Colors of Benetton

Die Benetton-Gruppe wird 40. Luciano Benetton spricht im FORMAT-Interview über seine Erfolgsgeheimnisse, seine Wachstumspläne außerhalb Europas, seinen Traum vom Weltfrieden und seinen Abschied aus dem Unternehmen.

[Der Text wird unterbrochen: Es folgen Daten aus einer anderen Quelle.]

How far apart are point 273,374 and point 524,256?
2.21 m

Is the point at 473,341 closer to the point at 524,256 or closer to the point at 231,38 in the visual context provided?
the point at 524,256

Wer Benetton hört, denkt an bunte Pullis und schräge Werbekampagnen. Doch Luciano Benetton, 71, Italiens Vorzeigeindustrieller, Mitgründer, Großaktionär und Präsident des Textilkonzerns, hat mit seinem Familienclan aus dem norditalienischen Ponzano Veneto längst einen global agierenden Wirtschaftsmulti gestrickt, der weit über das Modebusiness hinausgeht.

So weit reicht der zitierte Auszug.